I darted up the stairs, leaving the boys downstairs. I plopped down onto the white bean bag chair that sat in the loft, where I sat on my first day in LA. I knew I was lying to them, and to myself. I wasn't fine; I was terrified. I didn't know how I was going to go to school on Monday and face the guy who tried to steal my virginity, or how I was going to make it through the ridicule without Jacob there to protect me. I knew that the last chunk of my senior year was going to be absolute torture, and I had no clue how I was going to cope.

Gym Shoes pounded up the wooden stairs, and Colby emerged out of the 3AM darkness of the stair well. "Hey." He breathed as he fell back into the beanbag next to mine.

"Hi."

Colby pursed his lips slightly, then tilted his chin up. I looked at him with curiosity, the different things he could've said playing through my mind. His lips parted, as If he were about to speak, but he only let out a slight groan of unsureness.

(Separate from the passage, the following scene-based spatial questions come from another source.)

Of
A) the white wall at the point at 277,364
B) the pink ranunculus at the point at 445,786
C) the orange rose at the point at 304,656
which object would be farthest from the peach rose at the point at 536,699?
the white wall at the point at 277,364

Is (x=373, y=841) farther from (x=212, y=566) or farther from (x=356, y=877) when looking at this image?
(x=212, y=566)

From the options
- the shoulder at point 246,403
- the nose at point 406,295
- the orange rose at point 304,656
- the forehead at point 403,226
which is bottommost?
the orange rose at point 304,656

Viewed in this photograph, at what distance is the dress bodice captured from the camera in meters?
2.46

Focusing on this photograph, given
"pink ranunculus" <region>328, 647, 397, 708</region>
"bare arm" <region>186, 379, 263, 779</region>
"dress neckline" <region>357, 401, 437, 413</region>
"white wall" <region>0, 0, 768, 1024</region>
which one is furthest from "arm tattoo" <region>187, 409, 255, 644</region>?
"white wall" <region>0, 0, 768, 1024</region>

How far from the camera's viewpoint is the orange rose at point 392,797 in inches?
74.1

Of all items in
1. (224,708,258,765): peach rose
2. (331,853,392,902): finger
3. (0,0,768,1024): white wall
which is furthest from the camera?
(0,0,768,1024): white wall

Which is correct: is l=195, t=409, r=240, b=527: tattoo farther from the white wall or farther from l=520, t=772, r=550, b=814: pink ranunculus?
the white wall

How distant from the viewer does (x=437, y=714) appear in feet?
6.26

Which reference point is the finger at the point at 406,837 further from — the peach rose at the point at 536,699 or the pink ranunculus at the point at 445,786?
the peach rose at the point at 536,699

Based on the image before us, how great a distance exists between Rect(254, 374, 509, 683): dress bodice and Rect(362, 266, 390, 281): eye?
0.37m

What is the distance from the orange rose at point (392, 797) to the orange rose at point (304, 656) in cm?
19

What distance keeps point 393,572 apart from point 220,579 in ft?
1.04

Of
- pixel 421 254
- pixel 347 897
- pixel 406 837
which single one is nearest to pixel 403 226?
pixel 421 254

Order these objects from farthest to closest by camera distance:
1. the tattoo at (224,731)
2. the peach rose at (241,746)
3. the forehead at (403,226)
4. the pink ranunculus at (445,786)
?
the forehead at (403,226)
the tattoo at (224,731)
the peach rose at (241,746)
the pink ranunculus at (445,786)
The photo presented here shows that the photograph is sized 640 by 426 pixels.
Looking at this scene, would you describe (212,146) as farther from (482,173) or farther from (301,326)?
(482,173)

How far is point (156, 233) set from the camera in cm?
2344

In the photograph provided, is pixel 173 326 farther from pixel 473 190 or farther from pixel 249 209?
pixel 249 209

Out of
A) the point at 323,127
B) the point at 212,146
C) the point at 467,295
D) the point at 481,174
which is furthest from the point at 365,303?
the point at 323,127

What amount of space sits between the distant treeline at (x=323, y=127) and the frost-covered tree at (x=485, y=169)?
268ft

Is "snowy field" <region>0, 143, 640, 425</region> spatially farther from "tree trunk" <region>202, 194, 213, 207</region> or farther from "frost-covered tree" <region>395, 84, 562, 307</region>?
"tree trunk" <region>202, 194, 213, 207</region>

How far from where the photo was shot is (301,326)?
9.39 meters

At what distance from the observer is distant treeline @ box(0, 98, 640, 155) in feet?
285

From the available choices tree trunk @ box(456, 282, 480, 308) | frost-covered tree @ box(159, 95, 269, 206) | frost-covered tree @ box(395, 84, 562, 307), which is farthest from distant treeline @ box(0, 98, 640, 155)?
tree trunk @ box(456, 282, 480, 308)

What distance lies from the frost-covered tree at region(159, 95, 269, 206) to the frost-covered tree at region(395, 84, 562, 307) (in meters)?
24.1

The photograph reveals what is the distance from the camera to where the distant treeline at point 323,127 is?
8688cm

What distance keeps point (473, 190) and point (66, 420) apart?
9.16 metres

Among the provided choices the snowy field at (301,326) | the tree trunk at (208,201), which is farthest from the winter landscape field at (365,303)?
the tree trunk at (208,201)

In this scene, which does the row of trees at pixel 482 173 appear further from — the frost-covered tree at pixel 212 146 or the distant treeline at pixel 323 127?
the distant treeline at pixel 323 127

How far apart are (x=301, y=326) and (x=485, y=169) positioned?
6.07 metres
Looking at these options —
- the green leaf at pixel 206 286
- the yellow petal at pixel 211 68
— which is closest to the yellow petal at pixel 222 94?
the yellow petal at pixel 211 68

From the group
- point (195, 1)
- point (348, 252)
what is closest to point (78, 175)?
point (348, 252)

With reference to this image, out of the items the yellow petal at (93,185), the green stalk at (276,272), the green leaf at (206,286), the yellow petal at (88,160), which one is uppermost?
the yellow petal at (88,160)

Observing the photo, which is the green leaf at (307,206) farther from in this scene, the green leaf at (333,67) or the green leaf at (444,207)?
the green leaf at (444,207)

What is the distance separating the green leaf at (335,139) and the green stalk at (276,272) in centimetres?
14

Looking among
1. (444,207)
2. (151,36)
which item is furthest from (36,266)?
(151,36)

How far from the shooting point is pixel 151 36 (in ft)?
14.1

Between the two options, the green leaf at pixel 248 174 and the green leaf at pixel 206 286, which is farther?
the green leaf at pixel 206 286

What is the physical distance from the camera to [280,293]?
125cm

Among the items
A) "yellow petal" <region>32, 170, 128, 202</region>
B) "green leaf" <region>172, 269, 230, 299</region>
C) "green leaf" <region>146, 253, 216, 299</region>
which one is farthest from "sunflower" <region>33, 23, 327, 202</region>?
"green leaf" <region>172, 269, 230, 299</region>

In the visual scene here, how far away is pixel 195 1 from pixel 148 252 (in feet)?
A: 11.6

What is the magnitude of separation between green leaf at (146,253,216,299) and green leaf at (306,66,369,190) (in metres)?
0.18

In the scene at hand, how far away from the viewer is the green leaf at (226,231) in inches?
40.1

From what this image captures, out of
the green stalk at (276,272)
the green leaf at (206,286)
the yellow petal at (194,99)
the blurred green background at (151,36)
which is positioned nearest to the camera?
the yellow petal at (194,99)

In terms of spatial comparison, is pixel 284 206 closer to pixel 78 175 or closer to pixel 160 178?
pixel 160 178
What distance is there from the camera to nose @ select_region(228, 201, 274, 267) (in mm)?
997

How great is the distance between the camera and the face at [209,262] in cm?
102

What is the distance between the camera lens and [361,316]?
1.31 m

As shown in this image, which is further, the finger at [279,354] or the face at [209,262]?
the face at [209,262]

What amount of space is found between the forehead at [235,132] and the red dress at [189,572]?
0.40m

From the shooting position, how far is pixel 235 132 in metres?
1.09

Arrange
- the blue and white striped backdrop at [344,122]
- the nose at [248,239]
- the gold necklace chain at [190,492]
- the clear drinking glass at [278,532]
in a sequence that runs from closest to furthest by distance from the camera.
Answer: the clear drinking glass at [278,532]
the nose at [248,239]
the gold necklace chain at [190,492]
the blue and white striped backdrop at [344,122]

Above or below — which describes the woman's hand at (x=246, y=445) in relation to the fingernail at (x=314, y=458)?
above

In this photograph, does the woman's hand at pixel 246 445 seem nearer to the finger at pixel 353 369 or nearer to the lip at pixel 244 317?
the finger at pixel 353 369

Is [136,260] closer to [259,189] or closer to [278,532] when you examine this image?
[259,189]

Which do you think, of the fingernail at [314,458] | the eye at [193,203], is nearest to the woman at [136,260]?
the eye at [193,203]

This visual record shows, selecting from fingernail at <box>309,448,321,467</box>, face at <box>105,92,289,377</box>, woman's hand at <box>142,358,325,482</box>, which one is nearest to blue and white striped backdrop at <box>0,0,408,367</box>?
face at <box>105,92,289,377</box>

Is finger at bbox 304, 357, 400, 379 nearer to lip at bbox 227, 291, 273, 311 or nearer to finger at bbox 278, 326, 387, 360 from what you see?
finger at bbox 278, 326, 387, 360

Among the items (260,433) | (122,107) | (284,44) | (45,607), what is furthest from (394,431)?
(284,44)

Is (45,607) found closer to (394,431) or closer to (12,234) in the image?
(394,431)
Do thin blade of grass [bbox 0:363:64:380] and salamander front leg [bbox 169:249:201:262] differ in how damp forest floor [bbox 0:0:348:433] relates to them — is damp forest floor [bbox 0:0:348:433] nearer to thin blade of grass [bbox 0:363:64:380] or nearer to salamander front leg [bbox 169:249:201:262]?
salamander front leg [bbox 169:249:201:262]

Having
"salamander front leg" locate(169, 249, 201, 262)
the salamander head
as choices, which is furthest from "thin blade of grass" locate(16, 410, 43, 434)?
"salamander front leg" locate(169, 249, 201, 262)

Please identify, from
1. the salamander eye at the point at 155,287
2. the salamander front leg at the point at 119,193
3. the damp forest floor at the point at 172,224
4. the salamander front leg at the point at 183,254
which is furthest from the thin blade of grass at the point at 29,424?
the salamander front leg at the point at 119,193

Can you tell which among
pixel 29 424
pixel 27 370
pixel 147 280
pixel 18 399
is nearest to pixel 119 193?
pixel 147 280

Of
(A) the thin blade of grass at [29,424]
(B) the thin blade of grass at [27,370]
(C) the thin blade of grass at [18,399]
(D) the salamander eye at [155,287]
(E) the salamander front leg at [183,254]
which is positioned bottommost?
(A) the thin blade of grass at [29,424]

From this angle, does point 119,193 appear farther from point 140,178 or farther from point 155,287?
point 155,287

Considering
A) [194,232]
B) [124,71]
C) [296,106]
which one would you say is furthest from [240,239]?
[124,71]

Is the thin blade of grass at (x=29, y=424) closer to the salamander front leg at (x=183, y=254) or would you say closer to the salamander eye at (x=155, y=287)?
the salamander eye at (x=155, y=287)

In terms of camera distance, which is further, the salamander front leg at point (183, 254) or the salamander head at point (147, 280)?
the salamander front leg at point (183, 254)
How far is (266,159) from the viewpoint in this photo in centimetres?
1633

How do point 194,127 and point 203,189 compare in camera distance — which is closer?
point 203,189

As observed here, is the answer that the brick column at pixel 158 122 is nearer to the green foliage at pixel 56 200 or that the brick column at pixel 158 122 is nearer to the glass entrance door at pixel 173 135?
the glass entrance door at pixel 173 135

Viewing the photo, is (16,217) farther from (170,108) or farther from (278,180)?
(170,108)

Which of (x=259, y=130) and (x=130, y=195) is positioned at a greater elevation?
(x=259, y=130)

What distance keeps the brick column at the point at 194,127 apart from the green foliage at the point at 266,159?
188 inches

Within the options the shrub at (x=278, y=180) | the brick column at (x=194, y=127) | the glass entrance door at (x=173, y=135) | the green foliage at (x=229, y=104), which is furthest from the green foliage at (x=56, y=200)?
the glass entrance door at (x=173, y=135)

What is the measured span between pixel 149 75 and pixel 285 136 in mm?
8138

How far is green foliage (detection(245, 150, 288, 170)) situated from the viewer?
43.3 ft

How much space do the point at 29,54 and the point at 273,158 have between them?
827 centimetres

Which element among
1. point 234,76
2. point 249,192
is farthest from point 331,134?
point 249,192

Then, He began again. His lips parted and this time (thankfully) words actually came out of his mouth. "Look, Katelin, I know you're going through alot right now. I know you hate school, and you miss home and you hate the lack of privacy you have here and so on, but the guys and I, we don't get all up in your business because we want the hot, juicy gossip...Okay, well sometimes we do, but not when it's something serious like this." he chuckled. Tears began to sting at the corners of my eyes. "Anyway, I just want you to know, that I don't think that anyone has ever made an impact on these boys as much as you have in the past five months. You're like the little sister none of us ever had...and just as annoying." He smirked. "I've known Sam since we were itty bitty freshman and no girl has ever made him go as crazy as you do." This of course made me smile, "And, Elton, Holy Crap! I didn't even know there was another side to him than the adventurous, crazy side until you came along and suddenly he's all loving and...squishy. Oh, and Thank God Corey has someone else to watch Spongebob with so he doesn't have to ask Colby or I, because you know he won't watch it alone and sometimes I just don't want to watch SpongeBob." He finished, then took a deep breath. "Anyway, my point is, that you've brought good things out of each of us and we, you know, love you so that's why we can be a little nosy from time to time and we're not going to change, so get used to it."
I smirked at Colby with raised eyebrows, "aww, that was cute."

He stared at me for a moment, then shook his head with a chuckle. I watched as he pushed himself up from the bean bag and took a few strides towards the stairs.

"Hey, Colby?"

He turned to face me.

"Thanks." I said genuinely. He nodded with a smile and headed down the stairs.

I, too, got up from the beanbag, heading for the shower.

-

I fell onto my bed, hair wrapped in a pink towel and a sports bra and spandex on. The time was almost 5 in the morning, so the slightest glints of sun peeked up over the east side of town and lit my room in a purpley-blue color. The house was so quiet that the only thing you could hear was the lousy airconditioner clicking on and off every ten minutes. The rest of the house was asleep, but I stared up at my ceiling as the events from the day played through my mind. The more I thought about it, the more I felt a 'Self-Revelation' happening.

When I thought about it, I had changed an awful lot since I moved here, and I didn't like it. I was so outgoing and part of the family now, but I was old news, whereas before I was a quiet little girl who was new to LA and everyone loved. Everyone just expected me to be there now, but I liked being wanted instead of expected.

I was such a quiet person before, almost afraid of my own shadow but now my shadow is afraid of me. I felt so out of place because I was in a place all the time, and I wanted it to change. I thought about it for a while: How could I get that wantedness back?

Finally, after staying up until 8 AM, I decided that all I had to do was go back to acting the way I did before, then they'd need me again. I had a plan, and the first thing on it was to sleep, so that's what I did.